2.Het terugkeerbesluit wordt schriftelijk uitgevaardigd en vermeldt de feitelijke en de rechtsgronden, alsook informatie over de beschikbare rechtsmiddelen en de termijnen voor het instellen van die rechtsmiddelen. Het terugkeerbesluit wordt onverwijld ter kennis gebracht van de onderdaan van een derde land.

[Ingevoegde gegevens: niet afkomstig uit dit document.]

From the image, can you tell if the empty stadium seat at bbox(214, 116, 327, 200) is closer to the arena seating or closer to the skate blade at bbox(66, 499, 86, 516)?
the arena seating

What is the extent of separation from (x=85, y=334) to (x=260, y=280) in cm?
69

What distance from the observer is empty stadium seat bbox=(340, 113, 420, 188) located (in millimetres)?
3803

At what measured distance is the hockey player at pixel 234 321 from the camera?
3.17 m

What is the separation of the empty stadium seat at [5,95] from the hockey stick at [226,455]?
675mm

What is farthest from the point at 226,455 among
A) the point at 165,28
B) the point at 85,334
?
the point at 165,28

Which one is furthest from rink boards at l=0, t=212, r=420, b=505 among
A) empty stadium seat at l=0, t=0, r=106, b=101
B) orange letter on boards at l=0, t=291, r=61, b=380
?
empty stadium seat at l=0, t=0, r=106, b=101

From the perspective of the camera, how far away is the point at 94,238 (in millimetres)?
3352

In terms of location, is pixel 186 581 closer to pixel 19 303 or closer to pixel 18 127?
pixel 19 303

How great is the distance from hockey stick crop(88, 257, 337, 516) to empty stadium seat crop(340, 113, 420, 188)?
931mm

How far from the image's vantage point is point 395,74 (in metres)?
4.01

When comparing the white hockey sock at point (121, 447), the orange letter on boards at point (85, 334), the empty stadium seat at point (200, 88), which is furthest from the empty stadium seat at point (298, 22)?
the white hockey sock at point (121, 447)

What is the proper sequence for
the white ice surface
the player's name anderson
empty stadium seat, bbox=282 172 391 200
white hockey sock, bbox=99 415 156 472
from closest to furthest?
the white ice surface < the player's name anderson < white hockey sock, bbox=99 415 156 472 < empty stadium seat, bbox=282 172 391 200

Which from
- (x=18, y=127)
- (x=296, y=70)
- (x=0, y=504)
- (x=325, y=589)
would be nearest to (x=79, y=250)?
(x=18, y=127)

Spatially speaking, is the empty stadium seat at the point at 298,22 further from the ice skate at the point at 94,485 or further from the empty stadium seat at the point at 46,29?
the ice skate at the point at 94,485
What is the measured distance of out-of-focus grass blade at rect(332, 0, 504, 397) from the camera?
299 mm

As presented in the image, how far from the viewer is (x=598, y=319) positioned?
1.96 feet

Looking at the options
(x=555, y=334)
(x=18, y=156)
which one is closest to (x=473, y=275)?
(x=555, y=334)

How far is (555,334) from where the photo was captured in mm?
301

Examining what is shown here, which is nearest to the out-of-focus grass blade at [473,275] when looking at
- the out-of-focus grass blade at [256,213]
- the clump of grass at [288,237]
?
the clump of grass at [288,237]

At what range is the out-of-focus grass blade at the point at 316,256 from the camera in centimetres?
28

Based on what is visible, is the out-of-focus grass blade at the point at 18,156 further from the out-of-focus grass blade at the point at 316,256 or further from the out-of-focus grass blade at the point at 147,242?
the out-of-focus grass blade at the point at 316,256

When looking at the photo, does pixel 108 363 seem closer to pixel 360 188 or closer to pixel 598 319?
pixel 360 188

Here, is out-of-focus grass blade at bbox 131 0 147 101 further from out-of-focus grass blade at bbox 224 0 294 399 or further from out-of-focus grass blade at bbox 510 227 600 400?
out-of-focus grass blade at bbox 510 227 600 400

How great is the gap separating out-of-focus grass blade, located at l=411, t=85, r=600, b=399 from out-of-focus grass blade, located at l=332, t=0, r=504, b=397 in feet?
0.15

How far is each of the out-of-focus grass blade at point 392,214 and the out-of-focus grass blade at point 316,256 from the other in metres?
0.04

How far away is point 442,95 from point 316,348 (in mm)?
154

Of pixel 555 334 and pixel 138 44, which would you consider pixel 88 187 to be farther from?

3.De bevoegde autoriteiten kunnen besluiten de informatie over de feitelijke gronden niet te verstrekken of te beperken, indien het nationale recht voorziet in beperking van het recht op informatie of indien dit noodzakelijk is om de openbare orde, de openbare veiligheid of de nationale veiligheid te beschermen of om strafbare feiten te voorkomen, te onderzoeken, op te sporen en te vervolgen. In dergelijke gevallen wordt de onderdaan van een derde land, ten behoeve van de toegang tot een doeltreffende voorziening in rechte, in kennis gesteld van de essentie van de gronden voor het terugkeerbesluit.

4.Indien de informatie waarover de bevoegde autoriteiten bij het uitvaardigen van het terugkeerbesluit beschikken, niet volstaat om een land van terugkeer te bepalen, kunnen in het terugkeerbesluit voorlopig een of meer landen van terugkeer worden vermeld.

5.De onderdaan van een derde land krijgt op verzoek een schriftelijke of mondelinge vertaling van de in lid 2 bedoelde belangrijkste elementen van het terugkeerbesluit, waaronder informatie over de beschikbare rechtsmiddelen, in een taal die hij begrijpt of redelijkerwijs kan worden geacht te begrijpen.

6.Het in lid 2 bedoelde terugkeerbesluit wordt uitgevaardigd bij dezelfde handeling of tegelijkertijd en samen met het besluit tot beëindiging van het legale verblijf van een onderdaan van een derde land, onverminderd de procedurele waarborgen van hoofdstuk IV en andere relevante bepalingen van het Unierecht en het internationale recht.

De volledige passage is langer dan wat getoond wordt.